Genetic medicines have resulted in remarkable results for patients. Yet, extreme product complexity and cost has severely limited patient access to existing genetic medicines.

kelonia’s technology will unlock the full promise of genetic medicine by overcoming the central challenge that is shared across all existing technologies: precise and efficient gene delivery directly into the patient.

This will enable improved patient outcomes and dramatically better reach and access than what is possible with the genetic medicines that exist today. At the same time, it can be applied to genetic medicines for a broad range of diseases.

iGPS® technology is built on a well-understood gene delivery system

kelonia's iGPS® technology is built on a lentiviral vector (LVV) engineered with a targeting molecule that uniquely defines the iGPS particle’s specificity and an optimized fusogen that enables efficient delivery of therapeutic transgenes.

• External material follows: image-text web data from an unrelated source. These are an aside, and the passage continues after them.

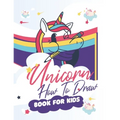 How To Draw Unicorns Book For Kids: 71 Pages of Unicrons, Unicorn Drawing Made Easy and in simple Steps for Kids ages 5-6-7-8-9- and 10 years Old, Bes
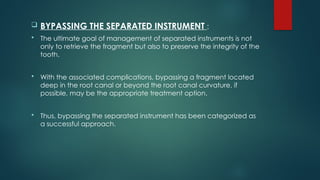 Separated Instrument endodontic mishaps or procedural errors are those unfortunate ...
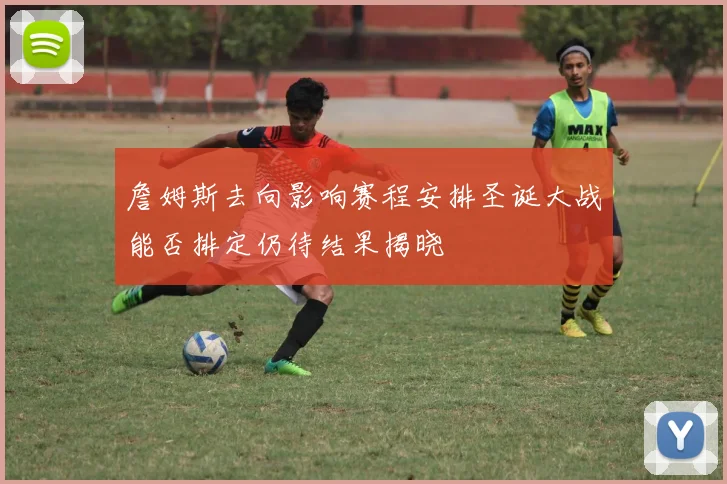 詹姆斯去向影响赛程安排圣诞大战能否排定仍待结果揭晓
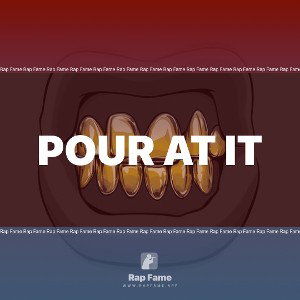 pour at it 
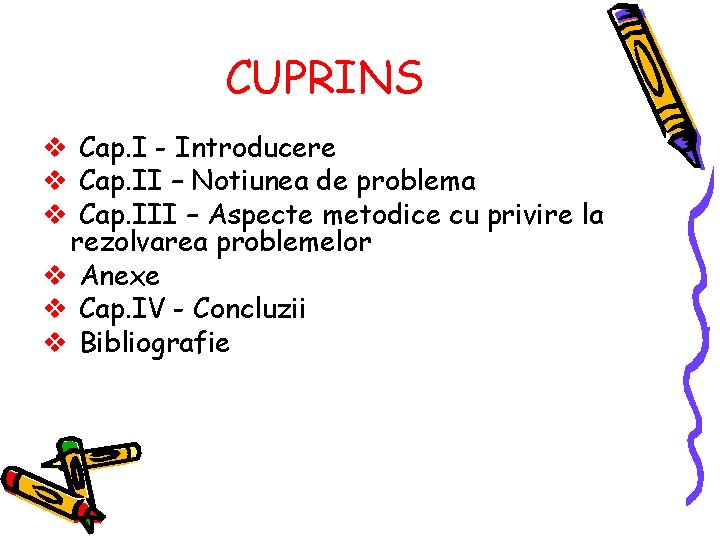 CUPRINS v Cap. I - Introducere v Cap. II – Notiunea de problema v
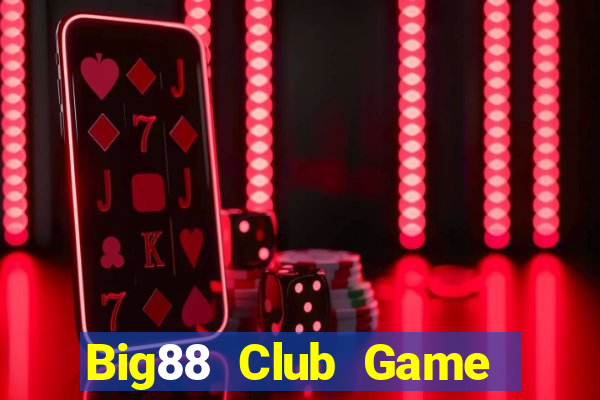 Big88 Club Game Bài Online Đổi Thưởng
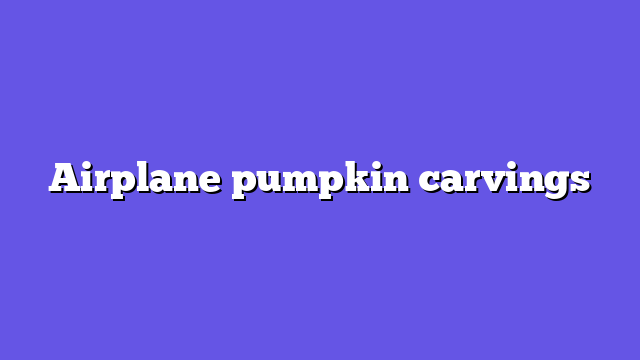 Airplane pumpkin carvings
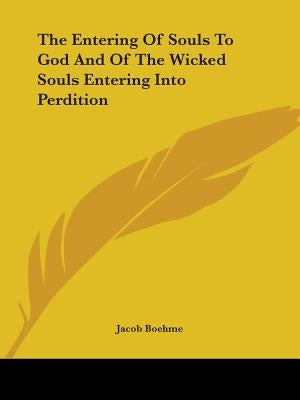 The Entering Of Souls To God And Of The Wicked Souls Entering Into Perdition by Boehme, Jacob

Bringing gene therapies into common medical practice

kelonia’s iGPS is “off-the-shelf” and will reach patients where and when they are needed.

Enabling tissue-specific gene delivery via direct infusion

Efficient gene delivery permits low dose levels of iGPS particles and systemic administration, without the requirement for pretreatment chemotherapies.

The patient’s cells are engineered within the body to express the therapeutic protein

kelonia’s iGPS particle delivers its therapeutic transgenes to the intended cells for durable engineering after a single dose to treat a broad range of diseases.